At Magnolia, we will always offer deployment flexibility. We care more about supporting the business and cloud strategy of our customers than maintaining the purity of any particular cloud deployment approach.
Development culture
Similarly, the MACH requirement of using microservices everywhere presents challenges to many established businesses. And anyway, for many use cases microservices just aren’t the most practical way to build. They would require many organizations to undergo a cultural shift, effectively attempting to transform themselves into a software vendor that has access to deep architectural and development resources throughout a project lifecycle.
Even Amazon - with all of its resources and deep commitment to the MACH Alliance - has switched away from microservices for some use cases.

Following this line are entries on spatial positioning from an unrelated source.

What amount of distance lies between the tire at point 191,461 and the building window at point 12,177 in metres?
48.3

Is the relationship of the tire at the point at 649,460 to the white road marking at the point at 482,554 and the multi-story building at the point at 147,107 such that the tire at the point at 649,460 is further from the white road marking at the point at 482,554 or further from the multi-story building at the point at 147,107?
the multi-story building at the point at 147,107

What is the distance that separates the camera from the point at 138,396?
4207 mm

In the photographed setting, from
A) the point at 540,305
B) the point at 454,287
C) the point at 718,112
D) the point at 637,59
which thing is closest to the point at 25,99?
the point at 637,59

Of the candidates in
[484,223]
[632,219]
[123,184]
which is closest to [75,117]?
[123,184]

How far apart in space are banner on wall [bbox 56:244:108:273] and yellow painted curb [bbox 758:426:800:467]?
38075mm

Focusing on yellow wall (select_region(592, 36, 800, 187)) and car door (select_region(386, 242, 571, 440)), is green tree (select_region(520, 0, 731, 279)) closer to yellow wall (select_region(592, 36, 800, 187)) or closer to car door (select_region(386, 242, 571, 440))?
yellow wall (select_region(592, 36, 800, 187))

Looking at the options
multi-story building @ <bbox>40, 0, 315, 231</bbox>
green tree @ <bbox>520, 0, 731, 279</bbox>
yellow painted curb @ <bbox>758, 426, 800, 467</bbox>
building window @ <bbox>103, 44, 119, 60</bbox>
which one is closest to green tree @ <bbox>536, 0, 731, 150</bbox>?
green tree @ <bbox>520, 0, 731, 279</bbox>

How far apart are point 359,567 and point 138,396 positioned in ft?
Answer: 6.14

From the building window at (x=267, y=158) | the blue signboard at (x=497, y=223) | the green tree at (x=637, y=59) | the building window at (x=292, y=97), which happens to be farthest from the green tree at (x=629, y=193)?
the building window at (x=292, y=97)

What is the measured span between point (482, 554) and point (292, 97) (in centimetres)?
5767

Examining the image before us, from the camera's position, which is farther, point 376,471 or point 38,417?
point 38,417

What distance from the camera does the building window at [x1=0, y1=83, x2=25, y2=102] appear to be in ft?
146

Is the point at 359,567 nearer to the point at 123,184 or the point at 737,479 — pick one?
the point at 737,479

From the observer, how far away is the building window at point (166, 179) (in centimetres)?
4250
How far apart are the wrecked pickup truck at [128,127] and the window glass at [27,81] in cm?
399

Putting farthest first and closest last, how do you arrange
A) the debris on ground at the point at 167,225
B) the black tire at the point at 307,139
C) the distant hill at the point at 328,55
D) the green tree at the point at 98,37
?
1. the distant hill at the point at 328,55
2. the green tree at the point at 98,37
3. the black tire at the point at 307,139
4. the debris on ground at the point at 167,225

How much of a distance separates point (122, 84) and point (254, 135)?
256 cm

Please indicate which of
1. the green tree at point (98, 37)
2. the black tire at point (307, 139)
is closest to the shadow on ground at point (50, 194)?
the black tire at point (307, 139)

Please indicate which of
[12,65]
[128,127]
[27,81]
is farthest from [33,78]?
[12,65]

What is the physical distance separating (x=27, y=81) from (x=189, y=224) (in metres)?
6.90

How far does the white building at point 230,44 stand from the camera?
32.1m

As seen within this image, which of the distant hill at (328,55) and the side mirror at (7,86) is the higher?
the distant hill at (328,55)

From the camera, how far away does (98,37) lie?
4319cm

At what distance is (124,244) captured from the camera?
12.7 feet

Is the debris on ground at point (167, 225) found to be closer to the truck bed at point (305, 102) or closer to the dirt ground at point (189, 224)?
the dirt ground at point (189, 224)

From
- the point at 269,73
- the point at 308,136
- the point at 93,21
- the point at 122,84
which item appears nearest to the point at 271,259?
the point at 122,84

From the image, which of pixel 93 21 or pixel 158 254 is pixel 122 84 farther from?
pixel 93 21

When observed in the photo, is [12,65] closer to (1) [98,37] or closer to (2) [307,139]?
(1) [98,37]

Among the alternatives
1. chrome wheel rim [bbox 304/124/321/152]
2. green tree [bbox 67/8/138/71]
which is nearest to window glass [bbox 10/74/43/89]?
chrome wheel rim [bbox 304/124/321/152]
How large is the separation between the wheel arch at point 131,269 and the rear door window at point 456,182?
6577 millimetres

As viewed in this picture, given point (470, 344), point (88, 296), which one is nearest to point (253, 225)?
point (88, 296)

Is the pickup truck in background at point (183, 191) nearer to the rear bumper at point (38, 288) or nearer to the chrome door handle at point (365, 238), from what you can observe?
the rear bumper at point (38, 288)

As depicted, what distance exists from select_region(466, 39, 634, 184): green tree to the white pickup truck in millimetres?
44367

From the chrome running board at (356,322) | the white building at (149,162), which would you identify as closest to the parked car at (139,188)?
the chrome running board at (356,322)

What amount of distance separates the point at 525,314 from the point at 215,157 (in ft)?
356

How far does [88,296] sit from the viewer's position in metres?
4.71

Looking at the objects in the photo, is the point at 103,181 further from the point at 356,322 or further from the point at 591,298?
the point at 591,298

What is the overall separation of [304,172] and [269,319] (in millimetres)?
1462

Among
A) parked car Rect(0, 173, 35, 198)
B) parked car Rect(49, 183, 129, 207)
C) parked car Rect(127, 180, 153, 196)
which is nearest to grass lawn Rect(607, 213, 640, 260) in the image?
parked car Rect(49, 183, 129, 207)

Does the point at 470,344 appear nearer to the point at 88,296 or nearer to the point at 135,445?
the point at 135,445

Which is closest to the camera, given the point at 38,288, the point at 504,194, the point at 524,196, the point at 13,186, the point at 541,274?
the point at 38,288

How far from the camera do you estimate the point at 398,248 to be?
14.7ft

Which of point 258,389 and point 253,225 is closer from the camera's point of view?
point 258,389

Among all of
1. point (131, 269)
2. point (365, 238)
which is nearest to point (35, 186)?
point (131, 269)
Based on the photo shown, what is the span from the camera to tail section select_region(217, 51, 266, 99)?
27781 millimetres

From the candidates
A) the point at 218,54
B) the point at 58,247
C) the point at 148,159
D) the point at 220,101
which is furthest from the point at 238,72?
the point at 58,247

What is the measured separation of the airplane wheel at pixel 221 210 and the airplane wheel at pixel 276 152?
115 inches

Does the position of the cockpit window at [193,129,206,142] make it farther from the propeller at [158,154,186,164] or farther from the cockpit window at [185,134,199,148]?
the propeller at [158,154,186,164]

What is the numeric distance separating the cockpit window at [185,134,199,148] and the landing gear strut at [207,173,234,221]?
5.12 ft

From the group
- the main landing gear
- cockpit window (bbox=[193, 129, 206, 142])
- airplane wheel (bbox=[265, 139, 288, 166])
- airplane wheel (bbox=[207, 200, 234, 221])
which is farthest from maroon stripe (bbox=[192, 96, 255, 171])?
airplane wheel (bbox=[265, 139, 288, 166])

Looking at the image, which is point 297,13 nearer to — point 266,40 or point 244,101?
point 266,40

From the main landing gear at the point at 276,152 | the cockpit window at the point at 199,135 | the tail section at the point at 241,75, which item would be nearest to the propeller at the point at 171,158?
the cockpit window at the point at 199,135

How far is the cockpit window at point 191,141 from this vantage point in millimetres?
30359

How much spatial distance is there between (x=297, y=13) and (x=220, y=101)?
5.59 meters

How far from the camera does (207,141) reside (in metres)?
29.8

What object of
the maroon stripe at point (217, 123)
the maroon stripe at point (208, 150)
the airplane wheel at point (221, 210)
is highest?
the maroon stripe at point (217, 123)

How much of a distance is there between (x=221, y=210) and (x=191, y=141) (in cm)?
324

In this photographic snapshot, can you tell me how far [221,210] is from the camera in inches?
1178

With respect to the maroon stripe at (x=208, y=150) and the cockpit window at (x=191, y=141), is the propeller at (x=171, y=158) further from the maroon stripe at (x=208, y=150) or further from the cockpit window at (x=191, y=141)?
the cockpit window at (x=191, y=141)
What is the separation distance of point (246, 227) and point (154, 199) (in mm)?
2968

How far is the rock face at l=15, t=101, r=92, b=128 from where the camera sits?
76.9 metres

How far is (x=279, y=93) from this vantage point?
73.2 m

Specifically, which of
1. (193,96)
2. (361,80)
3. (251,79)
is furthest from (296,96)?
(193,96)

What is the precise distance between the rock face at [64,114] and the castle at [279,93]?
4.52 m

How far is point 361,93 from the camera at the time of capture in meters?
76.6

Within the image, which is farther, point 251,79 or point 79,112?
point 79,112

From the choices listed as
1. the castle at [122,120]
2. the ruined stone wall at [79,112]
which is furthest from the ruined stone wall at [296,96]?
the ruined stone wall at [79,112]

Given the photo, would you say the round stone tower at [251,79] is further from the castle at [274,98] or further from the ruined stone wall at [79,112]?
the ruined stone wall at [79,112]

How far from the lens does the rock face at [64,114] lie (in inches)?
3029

We aren’t arguing against microservices as an approach - in fact it’s the default architecture we use across our cloud platform - but we’ve simply found that this approach may not be the right one for many of our customers. They need a development model that will work for them, both in the project phase and in the following years of maintenance & upgrades that will be required as their businesses inevitably evolve.
Balancing developer and authoring experiences
To deliver great digital experiences, it’s essential to provide great tools to both developers and business users. The danger with a developer-led adoption of MACH standards is that there is an assumption that the implied ‘interoperability’ will answer the needs of business users. That belief is fatally flawed in all but the simplest situations.
For example, many MACH tools do their jobs well but are extremely specialized. For marketers, editors, and merchandisers, working across multiple specialized tools can be very challenging. Context switching and dealing with multiple interfaces can sap productivity and lead to more reliance on developers. This results in developers having to spend more time supporting routine publication at the expense of their more strategic projects like feature improvements.
Growing frustrations will be inevitable on both sides, as we currently observe in many enterprise-scale MACH deployments. In contrast to MACH where no single platform is responsible for the overall business user experience across the digital experience, Magnolia takes responsibility for providing a unified authoring environment. The result is that business users can create experiences in one seamless workflow, regardless of content source.
Future
We will continue to work very closely with many MACH Alliance vendors and agencies and highly value our relationships with them and we know that some businesses are happy with their MACH setups. However we also know from experience that an all-or-nothing MACH approach is often not the best one especially for larger established businesses. We will always prioritize a more pragmatic, flexible approach - taking only the best bits of MACH if you will - with a singular focus on delivering long-term digital experience success for our customers. That’s what is powering our growth and what matters far more to us than any particular technology acronym.